> [Written request 1]
Duplicate everything in the Planet Nine article from "No one’s ever" down to "times the size.", keeping every word and mark unchanged.

> [Page text]

University of Bern

Astrophysicists have predicted what Planet Nine would be made of

And the results could explain why we haven’t found it yet.

BEC CREW
8 APR 2016
 

Back in January, 'Pluto killing' astronomer Mike Brown announced that he and his colleagues had found evidence that a massive, icy planet could be lurking on the edge of the Solar System, just past Neptune, about 149 billion km from the Sun.

No one’s ever seen it (being 75 times more distant than Pluto doesn’t help), but Brown's estimated that the hypothetical 'Planet Nine' orbits our Sun every 10,000 to 20,000 years, and is about 10 times more massive than Earth and four times the size. 

Now, Swiss astronomers have used the available data surrounding Planet Nine to figure out what the upper and lower limits on how big, bright, and warm it could actually be. The evidence suggests it’s like a 'mini-Uranus', with a solid iron core surrounded in ice and a dense layer of gas.

 

"With our study, candidate Planet 9 is now more than a simple point mass, it takes shape having physical properties," says one of the team, Christoph Mordasini from the University of Bern.

Mordasini and PhD student Esther Linder decided to try and nail down some specifics for Planet Nine by applying the evidence surrounding Planet Nine to existing planetary evolution models. Not only does this allow them to make estimates on various characteristics of the mystery planet, but it also could explain about why after hundreds of years of getting to know the Solar System, we’ve only recently seen hints of its existence.

Based on the fact that our strongest evidence for the existence of Planet Nine is the weird behaviour of some Kuiper Belt Objects out on the edge of the Solar System - which suggests the gravitational pull of something massive is messing with them - Mordasini and Linder agree with previous estimates that it’s likely no smaller than around 10 times more massive than Earth.

> [Data for this task]
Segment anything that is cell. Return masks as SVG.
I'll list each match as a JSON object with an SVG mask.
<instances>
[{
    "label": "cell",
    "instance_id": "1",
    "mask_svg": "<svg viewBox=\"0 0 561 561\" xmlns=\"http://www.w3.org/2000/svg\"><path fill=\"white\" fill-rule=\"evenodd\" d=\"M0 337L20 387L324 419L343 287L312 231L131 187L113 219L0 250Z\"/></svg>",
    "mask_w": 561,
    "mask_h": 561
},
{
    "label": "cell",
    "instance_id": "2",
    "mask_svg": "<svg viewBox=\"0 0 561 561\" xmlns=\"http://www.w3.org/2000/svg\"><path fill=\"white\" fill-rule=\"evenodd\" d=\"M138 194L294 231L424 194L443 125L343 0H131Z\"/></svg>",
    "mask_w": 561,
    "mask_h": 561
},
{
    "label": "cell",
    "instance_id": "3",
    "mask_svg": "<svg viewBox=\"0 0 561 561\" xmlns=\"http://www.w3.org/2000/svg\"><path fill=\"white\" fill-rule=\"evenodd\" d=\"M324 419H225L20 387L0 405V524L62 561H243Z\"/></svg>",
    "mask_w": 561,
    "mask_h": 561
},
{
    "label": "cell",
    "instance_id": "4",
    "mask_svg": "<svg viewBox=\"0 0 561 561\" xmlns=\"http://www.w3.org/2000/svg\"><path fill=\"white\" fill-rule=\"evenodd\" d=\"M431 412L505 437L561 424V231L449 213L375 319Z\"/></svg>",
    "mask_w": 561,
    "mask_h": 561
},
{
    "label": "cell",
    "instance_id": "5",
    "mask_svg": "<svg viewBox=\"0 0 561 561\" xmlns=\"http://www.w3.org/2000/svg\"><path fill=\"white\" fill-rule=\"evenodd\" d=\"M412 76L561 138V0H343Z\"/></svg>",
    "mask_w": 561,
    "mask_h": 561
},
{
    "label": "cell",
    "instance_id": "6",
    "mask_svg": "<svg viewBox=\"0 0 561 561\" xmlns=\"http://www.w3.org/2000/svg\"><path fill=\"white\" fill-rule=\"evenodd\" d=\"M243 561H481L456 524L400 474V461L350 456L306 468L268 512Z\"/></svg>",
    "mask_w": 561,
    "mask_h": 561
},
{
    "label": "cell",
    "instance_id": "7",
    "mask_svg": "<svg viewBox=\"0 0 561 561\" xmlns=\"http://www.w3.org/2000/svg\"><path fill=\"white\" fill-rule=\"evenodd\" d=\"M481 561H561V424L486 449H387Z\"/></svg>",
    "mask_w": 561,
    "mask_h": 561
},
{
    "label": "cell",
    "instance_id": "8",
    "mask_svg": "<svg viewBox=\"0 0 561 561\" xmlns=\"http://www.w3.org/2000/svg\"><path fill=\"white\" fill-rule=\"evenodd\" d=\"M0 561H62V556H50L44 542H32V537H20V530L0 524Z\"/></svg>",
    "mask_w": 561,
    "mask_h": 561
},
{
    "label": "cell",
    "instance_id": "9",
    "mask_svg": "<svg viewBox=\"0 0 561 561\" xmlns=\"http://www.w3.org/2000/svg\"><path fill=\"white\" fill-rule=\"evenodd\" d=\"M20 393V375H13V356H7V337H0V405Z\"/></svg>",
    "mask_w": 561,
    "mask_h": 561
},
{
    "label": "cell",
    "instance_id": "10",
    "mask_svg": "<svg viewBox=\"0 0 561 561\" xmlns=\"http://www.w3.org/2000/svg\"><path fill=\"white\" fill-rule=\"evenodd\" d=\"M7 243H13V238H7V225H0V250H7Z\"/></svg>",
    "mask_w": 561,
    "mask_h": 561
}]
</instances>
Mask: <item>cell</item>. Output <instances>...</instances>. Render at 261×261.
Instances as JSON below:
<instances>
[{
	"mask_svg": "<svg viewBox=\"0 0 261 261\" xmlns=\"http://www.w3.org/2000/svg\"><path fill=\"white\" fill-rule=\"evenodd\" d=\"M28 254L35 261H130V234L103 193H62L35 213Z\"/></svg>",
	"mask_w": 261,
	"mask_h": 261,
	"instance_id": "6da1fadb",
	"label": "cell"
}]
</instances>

==

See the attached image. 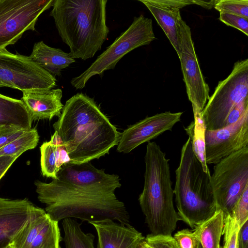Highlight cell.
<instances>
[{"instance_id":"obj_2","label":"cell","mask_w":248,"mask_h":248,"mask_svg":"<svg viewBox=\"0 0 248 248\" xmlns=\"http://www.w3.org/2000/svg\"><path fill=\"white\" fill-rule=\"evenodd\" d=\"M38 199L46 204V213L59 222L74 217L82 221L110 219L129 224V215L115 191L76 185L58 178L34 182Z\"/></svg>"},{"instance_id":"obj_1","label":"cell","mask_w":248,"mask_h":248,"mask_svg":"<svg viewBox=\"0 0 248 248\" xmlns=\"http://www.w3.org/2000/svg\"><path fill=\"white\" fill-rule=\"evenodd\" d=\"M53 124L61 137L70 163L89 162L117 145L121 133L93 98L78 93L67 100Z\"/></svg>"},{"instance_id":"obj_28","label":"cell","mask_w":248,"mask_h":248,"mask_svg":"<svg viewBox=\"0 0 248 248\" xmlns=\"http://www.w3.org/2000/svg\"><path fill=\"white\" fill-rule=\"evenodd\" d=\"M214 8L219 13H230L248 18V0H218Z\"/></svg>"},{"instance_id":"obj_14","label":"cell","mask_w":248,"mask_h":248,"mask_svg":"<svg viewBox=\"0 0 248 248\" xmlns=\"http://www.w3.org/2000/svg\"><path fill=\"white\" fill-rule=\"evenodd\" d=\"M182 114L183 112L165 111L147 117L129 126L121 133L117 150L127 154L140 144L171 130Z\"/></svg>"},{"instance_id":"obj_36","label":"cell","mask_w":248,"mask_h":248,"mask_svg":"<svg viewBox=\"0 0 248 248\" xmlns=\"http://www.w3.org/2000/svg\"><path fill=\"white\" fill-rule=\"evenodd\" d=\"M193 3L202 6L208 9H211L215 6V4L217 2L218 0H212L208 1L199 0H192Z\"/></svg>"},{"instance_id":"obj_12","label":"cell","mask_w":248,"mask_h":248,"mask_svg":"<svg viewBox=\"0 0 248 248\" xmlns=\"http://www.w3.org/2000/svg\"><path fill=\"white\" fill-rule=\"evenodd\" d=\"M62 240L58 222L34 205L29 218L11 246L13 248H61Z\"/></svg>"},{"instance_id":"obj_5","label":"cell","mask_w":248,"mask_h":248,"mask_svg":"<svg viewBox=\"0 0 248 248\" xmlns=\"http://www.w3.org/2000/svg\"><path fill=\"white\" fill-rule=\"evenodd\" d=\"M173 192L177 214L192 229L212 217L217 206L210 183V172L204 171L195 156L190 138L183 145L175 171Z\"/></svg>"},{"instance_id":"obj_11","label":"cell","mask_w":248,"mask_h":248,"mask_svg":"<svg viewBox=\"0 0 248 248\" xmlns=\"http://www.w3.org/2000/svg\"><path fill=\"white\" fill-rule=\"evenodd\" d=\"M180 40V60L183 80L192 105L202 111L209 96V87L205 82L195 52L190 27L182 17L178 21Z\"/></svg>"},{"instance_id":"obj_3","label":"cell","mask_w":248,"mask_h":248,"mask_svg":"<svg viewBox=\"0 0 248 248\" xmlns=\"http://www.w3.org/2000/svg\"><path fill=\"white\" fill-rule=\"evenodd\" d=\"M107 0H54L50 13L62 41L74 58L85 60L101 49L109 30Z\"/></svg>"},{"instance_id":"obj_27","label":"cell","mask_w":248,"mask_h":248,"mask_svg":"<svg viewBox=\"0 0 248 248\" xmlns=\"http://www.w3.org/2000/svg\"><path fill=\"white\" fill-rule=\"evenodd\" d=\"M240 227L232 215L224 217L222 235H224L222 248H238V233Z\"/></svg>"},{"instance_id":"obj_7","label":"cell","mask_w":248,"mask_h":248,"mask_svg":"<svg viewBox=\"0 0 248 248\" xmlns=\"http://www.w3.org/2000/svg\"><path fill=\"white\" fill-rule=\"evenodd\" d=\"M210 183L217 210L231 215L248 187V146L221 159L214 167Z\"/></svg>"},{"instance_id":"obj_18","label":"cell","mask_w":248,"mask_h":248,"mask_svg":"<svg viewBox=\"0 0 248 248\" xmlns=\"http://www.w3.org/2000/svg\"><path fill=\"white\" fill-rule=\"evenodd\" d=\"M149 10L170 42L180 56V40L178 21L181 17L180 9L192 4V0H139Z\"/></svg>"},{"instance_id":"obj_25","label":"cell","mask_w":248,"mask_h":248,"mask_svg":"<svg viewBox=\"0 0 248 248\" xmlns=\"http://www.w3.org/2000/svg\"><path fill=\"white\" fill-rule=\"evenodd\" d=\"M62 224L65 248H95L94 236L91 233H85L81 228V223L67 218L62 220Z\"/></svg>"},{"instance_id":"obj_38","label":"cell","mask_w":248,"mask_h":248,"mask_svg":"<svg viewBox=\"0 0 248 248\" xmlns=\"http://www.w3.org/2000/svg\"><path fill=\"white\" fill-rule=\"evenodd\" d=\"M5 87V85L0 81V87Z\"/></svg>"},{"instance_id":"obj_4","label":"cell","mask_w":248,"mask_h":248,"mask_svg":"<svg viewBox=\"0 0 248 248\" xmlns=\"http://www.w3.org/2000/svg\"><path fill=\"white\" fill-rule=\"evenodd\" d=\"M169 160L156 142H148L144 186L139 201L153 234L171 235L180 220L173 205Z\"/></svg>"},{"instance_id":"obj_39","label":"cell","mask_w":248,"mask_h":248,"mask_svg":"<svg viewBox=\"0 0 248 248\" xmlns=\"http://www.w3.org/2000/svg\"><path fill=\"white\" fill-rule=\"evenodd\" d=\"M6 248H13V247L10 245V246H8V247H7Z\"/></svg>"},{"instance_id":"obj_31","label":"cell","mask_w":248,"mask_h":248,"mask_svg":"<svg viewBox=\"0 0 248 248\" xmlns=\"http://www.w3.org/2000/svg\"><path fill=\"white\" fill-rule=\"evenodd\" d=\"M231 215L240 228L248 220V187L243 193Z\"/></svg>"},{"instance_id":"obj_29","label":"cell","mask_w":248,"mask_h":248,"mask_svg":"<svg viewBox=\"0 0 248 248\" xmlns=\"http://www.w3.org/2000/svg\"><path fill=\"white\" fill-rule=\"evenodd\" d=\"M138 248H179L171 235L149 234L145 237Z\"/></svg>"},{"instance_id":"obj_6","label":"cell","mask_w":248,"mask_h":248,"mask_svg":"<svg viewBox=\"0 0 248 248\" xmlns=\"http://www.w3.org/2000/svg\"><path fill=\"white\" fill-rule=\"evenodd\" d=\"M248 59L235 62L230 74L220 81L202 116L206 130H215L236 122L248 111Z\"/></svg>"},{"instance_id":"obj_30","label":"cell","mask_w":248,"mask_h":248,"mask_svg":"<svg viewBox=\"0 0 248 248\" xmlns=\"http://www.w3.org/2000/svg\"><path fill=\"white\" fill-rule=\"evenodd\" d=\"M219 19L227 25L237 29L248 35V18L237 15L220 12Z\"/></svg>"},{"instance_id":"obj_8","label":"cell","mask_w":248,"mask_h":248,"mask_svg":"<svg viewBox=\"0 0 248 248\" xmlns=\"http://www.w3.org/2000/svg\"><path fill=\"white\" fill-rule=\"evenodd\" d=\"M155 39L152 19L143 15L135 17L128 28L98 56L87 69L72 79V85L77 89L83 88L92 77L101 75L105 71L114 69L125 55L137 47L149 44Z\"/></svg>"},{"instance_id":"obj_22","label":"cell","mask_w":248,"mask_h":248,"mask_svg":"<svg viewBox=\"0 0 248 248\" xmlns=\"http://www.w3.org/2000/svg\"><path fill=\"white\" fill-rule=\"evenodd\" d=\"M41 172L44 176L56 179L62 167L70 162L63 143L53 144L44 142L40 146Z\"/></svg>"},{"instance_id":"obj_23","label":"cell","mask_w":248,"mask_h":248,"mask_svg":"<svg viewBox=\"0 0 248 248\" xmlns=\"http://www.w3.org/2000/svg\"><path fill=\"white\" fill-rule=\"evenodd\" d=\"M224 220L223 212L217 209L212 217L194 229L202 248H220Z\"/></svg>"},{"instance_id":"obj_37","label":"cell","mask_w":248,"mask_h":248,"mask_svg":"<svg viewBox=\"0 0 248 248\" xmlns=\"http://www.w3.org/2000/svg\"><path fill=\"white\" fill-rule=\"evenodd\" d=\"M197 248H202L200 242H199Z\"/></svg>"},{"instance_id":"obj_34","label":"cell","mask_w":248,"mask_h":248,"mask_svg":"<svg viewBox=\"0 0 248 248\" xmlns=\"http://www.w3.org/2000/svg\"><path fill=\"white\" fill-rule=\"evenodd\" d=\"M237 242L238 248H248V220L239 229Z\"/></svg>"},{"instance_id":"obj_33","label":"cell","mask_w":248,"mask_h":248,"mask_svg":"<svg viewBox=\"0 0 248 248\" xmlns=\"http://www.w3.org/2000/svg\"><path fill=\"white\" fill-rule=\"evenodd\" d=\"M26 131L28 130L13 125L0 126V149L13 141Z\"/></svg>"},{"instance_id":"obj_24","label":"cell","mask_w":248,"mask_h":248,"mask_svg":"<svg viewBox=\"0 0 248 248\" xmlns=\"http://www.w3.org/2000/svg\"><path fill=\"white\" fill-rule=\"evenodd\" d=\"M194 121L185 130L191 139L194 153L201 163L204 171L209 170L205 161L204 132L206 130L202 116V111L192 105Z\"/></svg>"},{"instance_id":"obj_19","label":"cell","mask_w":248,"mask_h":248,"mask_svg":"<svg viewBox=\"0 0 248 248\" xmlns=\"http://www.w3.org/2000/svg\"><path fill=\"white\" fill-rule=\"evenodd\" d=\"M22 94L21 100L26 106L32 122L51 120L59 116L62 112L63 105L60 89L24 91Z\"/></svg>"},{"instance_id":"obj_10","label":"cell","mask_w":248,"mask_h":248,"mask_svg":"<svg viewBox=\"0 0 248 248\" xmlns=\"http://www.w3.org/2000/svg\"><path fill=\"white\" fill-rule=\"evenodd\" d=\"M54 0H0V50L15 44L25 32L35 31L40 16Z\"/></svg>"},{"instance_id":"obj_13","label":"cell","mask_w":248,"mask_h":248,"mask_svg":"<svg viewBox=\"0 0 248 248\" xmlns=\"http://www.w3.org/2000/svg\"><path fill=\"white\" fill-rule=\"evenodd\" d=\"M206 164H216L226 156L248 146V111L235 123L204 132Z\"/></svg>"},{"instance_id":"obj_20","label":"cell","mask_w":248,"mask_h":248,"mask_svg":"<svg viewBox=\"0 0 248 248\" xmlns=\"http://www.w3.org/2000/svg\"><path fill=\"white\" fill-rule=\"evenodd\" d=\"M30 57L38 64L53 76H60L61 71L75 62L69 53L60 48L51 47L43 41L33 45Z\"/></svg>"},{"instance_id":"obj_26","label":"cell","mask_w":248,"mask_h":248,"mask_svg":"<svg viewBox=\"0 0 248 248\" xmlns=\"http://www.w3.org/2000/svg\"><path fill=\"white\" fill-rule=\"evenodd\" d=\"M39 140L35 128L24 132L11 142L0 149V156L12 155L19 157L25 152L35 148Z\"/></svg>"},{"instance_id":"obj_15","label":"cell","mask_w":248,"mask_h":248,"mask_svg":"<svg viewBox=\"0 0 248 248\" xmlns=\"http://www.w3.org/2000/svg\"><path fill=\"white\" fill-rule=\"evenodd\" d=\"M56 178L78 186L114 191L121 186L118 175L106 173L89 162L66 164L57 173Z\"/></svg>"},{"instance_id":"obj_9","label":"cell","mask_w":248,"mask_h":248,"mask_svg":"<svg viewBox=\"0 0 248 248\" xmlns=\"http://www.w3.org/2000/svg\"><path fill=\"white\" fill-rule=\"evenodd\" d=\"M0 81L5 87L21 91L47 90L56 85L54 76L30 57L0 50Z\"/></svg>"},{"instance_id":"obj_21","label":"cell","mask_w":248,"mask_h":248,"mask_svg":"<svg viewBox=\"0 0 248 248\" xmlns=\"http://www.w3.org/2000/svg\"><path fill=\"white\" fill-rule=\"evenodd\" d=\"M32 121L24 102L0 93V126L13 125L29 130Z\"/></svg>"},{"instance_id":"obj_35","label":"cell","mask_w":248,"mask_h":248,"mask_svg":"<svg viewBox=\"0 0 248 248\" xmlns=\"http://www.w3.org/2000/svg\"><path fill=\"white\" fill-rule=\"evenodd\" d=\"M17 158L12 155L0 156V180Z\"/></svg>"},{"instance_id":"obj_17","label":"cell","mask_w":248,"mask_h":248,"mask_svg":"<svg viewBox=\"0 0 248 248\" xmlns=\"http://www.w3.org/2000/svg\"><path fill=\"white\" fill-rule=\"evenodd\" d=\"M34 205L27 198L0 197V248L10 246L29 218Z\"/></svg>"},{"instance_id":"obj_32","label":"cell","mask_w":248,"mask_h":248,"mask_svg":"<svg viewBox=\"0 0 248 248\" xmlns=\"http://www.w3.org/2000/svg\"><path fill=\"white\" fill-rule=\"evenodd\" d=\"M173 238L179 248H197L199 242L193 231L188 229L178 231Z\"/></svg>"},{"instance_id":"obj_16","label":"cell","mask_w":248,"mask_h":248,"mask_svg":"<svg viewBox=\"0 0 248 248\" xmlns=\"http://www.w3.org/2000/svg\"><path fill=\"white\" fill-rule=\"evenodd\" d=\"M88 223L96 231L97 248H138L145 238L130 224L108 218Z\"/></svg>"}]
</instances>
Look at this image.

> [Written request 2]
How many lines of the records above contain the string "JSON"? Case counts. Reply with the number only.

> [Written answer 1]
No one’s ever seen it (being 75 times more distant than Pluto doesn’t help), but Brown's estimated that the hypothetical 'Planet Nine' orbits our Sun every 10,000 to 20,000 years, and is about 10 times more massive than Earth and four times the size.

> [Written answer 2]
2